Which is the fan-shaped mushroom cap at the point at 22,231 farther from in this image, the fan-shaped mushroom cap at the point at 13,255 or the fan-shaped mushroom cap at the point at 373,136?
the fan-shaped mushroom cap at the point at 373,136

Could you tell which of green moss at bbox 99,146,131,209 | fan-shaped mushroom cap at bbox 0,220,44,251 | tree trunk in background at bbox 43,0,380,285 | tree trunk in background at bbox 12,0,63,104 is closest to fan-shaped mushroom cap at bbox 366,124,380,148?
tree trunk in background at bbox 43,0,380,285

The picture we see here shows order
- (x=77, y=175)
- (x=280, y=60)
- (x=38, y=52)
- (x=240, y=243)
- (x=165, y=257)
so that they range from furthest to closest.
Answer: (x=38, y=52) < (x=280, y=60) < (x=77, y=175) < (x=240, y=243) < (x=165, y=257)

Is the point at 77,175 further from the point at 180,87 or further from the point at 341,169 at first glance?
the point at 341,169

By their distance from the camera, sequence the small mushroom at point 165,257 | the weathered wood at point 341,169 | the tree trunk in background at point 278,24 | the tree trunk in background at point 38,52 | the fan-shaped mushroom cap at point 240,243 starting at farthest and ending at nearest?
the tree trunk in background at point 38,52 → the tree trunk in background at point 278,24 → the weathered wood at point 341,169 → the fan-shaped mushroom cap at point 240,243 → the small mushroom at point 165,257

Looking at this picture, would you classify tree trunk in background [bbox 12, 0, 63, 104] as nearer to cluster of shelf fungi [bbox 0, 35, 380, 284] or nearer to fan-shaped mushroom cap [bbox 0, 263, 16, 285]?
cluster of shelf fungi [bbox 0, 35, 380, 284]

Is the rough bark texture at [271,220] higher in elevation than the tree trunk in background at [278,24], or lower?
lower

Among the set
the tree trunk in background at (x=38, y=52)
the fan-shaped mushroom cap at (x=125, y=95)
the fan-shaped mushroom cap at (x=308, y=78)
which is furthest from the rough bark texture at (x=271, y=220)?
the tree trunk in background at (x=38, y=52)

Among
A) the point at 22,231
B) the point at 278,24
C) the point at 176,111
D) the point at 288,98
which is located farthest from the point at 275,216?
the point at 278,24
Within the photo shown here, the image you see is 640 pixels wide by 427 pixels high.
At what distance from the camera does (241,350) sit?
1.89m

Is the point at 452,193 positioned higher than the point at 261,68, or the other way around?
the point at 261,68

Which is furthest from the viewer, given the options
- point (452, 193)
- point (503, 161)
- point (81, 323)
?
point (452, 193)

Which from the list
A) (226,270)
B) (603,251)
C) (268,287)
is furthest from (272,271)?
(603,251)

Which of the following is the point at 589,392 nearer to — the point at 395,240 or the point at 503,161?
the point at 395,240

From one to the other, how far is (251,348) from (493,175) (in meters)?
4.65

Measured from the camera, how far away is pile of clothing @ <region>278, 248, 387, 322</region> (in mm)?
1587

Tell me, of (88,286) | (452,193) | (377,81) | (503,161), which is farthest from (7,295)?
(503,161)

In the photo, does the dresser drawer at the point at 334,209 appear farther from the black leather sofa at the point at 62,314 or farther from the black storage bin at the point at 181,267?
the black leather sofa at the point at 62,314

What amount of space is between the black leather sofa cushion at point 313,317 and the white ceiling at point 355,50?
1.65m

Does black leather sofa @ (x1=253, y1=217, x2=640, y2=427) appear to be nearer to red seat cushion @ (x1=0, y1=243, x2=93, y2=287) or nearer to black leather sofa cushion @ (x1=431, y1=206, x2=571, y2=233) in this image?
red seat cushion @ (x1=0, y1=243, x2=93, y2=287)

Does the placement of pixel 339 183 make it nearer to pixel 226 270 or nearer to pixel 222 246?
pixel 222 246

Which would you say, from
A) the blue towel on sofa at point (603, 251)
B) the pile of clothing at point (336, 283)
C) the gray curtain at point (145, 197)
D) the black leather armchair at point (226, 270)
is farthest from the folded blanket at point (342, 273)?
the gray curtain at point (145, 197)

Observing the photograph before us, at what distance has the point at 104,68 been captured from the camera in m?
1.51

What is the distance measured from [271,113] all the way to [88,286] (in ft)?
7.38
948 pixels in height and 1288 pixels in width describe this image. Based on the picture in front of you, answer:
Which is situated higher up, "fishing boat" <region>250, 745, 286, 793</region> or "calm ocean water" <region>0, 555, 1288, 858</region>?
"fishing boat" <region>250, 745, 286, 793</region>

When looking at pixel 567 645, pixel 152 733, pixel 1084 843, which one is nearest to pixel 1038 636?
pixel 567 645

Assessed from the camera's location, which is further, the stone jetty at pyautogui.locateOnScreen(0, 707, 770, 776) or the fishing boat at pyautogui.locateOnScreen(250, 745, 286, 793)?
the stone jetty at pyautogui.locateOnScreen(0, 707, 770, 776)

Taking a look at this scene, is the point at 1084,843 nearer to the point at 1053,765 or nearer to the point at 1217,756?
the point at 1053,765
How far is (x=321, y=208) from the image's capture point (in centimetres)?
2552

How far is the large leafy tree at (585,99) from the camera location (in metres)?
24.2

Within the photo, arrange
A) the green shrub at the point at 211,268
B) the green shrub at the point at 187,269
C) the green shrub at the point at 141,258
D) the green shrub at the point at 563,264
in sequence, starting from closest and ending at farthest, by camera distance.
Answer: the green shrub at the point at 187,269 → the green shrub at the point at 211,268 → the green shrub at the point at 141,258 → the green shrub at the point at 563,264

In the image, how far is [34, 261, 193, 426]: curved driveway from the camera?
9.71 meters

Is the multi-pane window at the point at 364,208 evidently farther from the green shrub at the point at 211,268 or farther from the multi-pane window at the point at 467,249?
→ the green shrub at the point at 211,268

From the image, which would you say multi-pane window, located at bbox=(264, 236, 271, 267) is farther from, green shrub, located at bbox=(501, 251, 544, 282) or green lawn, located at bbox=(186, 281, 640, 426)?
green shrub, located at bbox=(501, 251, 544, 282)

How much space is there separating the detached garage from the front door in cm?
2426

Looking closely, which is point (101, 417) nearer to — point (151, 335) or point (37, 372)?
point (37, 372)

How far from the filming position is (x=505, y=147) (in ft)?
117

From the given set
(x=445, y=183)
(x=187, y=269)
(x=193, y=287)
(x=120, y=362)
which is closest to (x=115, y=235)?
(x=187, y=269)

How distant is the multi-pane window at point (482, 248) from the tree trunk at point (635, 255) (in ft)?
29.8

*Do this:* Can you rewrite everything from the line containing "From the given set" down to the end of the listing, requests included, with every coordinate and distance in the answers lowered by 73?

*Response:*
From the given set
(x=445, y=183)
(x=187, y=269)
(x=193, y=287)
(x=120, y=362)
which is closest to (x=115, y=235)?
(x=114, y=196)

How distant is the multi-pane window at point (482, 248) from the tree trunk at point (635, 255) (in ft)?
-43.2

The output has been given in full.